As this happens, the GOP is trying to shut down the VA Hospital system (left anyone discover that publicly run health care can work well), and is being none to generous with those it no longer needs because their war fighting days are over. Who hasn't heard of a case of some poor disabled Veteran having his final paycheck docked by the Department of Defense for ridiculous charges like equipment damaged or abandoned in a firefight, or food eaten while in a military hospital recovering from wounds inflicted by some anonymous roadside bomb. Also: "The department faced controversy earlier this year when VA officials told Congress that it had vastly underestimated how much money it would need to take care of veterans. It had based budget numbers on needs before the Iraq and Afghanistan wars started, and failed to adjust the numbers later."

While we have an obligation as a society to leave no one destitute, we have a special obligation to those who put their lives on the line for our nation. A large share of those helped by Mayor Hickenlooper's ten year plan to end homelessness in Denver will be Veterans. It is good that our local politicans are stepping up to the plate to meet their needs. It is not right, however, that these men were abandoned by the federal government they risked their lives (and over gave up their mental well being) to serve.

The free market values you for what you can contribute to the economy now. Period. It does that job very well. Those who make themselves indispensible parts of our nation's economic engines are rewarded handsomely. There has never been such a great time to be rich in America -- taxes on the rich are at record lows, the exposure of the rich to responsibility for their actions has been diminished to levels not seen is seventy years or so, and the opportunities to spend that money are limitless. There have been more mansions built in the last decade than there were during the most prosperous decade of the Robber Barons. But, there are plenty of people who, sometimes as a result of their own actions, but more often, simply due to the natural life cycle or events beyond their control, cannot currently contribute much to the economy. There are well over a hundred million people who aren't in the work force at all. And, the free market, as a natural part of its logic, provides nothing for them.

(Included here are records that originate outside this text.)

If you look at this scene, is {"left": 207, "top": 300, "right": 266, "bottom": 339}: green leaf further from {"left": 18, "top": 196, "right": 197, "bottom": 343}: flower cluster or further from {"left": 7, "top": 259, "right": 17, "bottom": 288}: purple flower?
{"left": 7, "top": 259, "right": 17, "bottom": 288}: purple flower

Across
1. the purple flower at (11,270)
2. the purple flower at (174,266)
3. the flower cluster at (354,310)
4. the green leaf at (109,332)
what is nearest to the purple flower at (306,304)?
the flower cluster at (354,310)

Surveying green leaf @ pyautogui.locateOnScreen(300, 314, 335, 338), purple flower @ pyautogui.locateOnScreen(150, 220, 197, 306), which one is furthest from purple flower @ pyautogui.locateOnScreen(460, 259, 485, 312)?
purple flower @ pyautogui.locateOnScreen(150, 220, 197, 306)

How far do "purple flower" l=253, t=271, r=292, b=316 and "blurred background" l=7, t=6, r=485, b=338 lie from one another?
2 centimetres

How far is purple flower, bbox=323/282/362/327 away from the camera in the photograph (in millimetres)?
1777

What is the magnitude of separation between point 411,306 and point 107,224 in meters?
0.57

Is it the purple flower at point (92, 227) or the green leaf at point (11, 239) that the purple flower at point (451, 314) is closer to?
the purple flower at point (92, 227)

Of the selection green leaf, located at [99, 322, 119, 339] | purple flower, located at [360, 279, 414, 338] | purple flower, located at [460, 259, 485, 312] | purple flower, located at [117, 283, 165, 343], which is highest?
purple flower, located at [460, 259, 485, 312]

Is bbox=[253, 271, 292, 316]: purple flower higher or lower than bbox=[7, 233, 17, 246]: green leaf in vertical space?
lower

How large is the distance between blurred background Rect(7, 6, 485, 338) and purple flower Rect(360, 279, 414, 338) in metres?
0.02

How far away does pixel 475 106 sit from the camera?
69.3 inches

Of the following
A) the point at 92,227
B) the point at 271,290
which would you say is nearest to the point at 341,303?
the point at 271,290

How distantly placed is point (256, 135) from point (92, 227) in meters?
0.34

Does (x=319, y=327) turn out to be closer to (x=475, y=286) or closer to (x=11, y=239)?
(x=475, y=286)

Families and savings can help mitigate the logic of the free market. They can provide for stay at home parents, children and retirees. But, neither is a perfect solution. Plenty of people fall through the cracks of these rudimentary efforts to overcome the market's natural tendencies. Society must take responsibility for them, sometimes specifically, and sometimes as part of larger redesigns of the free market system that incorporate everyone, like Social Security. People like George W. Bush don't understand this societal obligation. Fortunately, the American public does. A good place to begin closing some of the gaps in our social safety net would be with Veteran's. After all, in many cases it is our fault, as a nation that sent them to war, that they are in the shape they are in now, even if this isn't always easy to prove in court a law. If we end up also benefiting some people who proudly served our country, but can manage on their own, well, I can think of many people less worthy who receive windfalls in our society.